September 30, 2010 / 8:21 PM / in 8 years

Solar investor sees fewer new start-up co's

NEW YORK (Reuters) - Rising competition from Chinese solar companies and high entry costs are likely to limit the number of start-up companies going into the photovoltaic manufacturing market, a managing director at private equity firm CMEA Capital said.

The global solar market is expected to grow by 30 percent annually in the coming years, but buyers of the renewable power source are increasingly focusing on equipment from established players such as First Solar, Suntech Power and Sharp Solar.

“I don’t think you’re going to see a lot of start-ups going after generation,” CMEA’s Faysal Sohail told Reuters in an interview.

Most major solar module manufacturers are ramping up their production capacity as they seek to increase their market shares, but starting new factories is expensive.

In addition, China’s Suntech, LDK Solar, Trina Solar and JA Solar have each received billions of dollars in loans from the China Development Bank to expand their businesses.

Sohail said the trend toward building large solar installations has led to a greater focus on real estate costs, since the facilities often stretch over dozens of acres.

That will likely favor companies that produce high-efficiency solar modules, such as Solaria, a company in which CMEA has invested.

“Real estate is going to be a factor ... getting more power out of each panel is going to matter,” he said.

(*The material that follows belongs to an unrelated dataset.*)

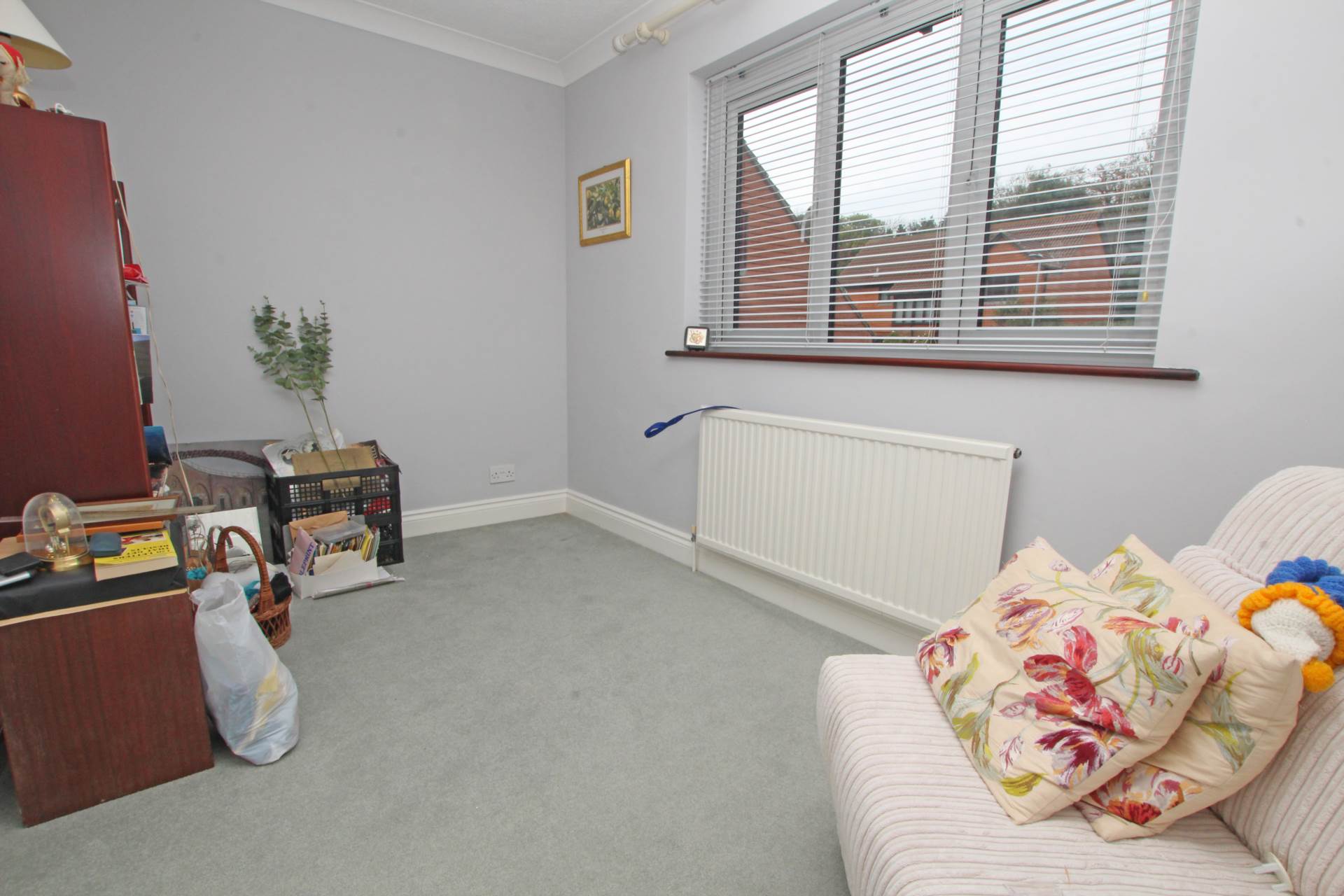 Saffrons Park, Eastbourne, BN20 7UX, Image 16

The steep drop in panel prices in 2009, when average selling prices fell by as much as 50 cent, hurt many solar manufacturers but ended up creating more efficient companies, he said.

Costs for the panels and their installation are currently near $3.50 per watt, and many experts believe that figure must drop to about $2 to make solar competitive against more traditional forms of power generation.

“It has really pushed innovation, and I see a way to $2,” he said.

Prior to that price drop, many solar companies were winning funding from private investors even though they had high operating costs because of the high demand for solar modules, he said.

“What happened in that one- to two-year period was a lot of weak ideas got funded, and I think a lot of them will go away,” he said.

CMEA also is an investor in Solyndra, which canceled a planned initial public offering of shares in June.